DATASET RECORDS

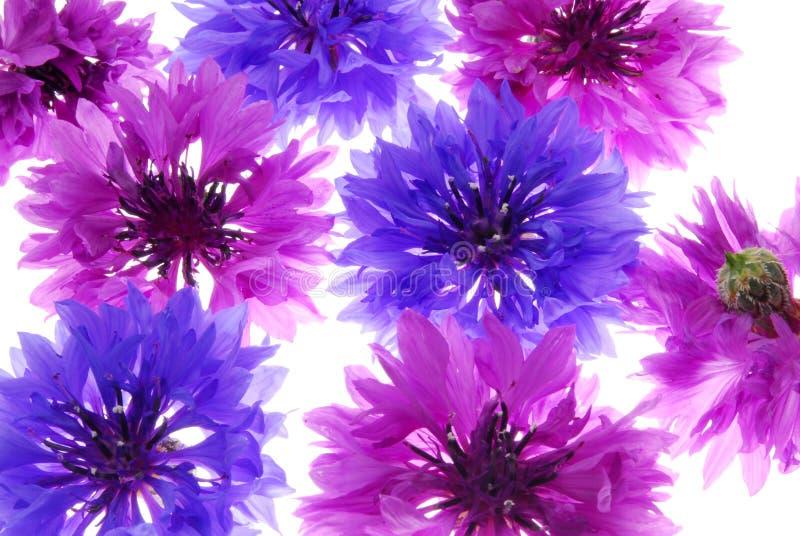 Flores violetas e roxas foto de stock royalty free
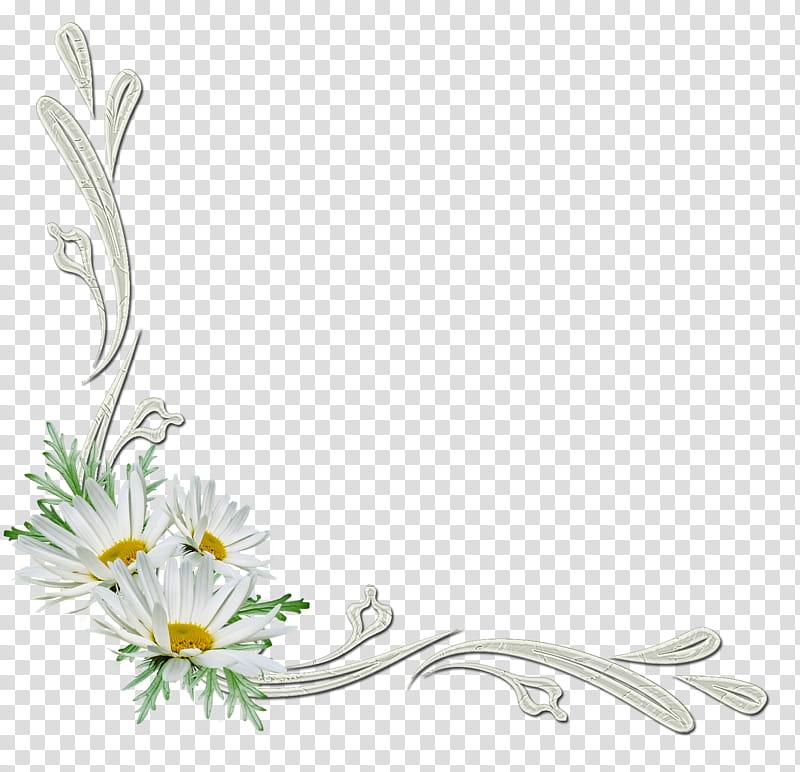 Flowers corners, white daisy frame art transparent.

==

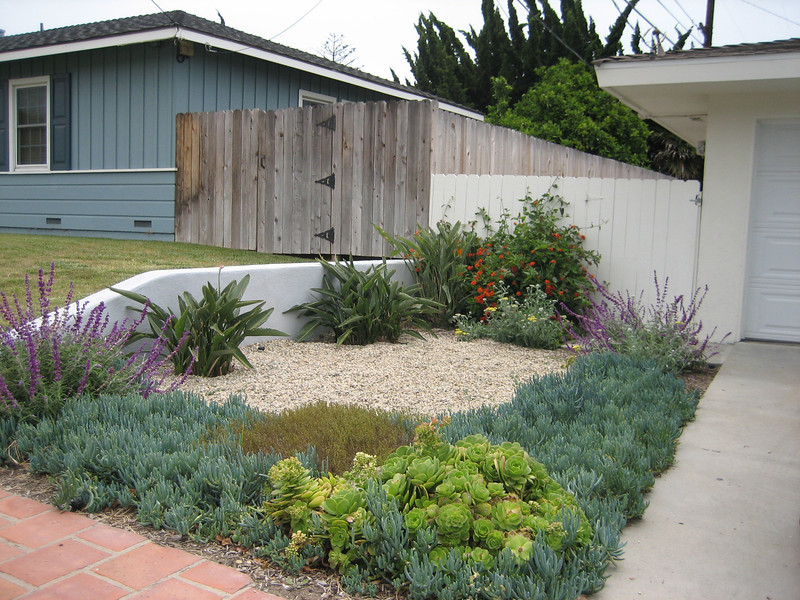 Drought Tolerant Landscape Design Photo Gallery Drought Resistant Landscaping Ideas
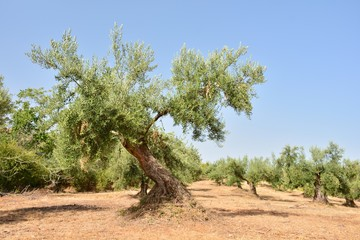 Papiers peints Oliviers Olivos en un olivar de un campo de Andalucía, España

EXERCISE OBJECTIVE
From the line containing "Flores violetas e" through the line containing "Flowers corners, white", copy every line above exactly, without pictures.

FINISHED EXERCISE
 Flores violetas e roxas foto de stock royalty free
 Flowers corners, white daisy frame art transparent.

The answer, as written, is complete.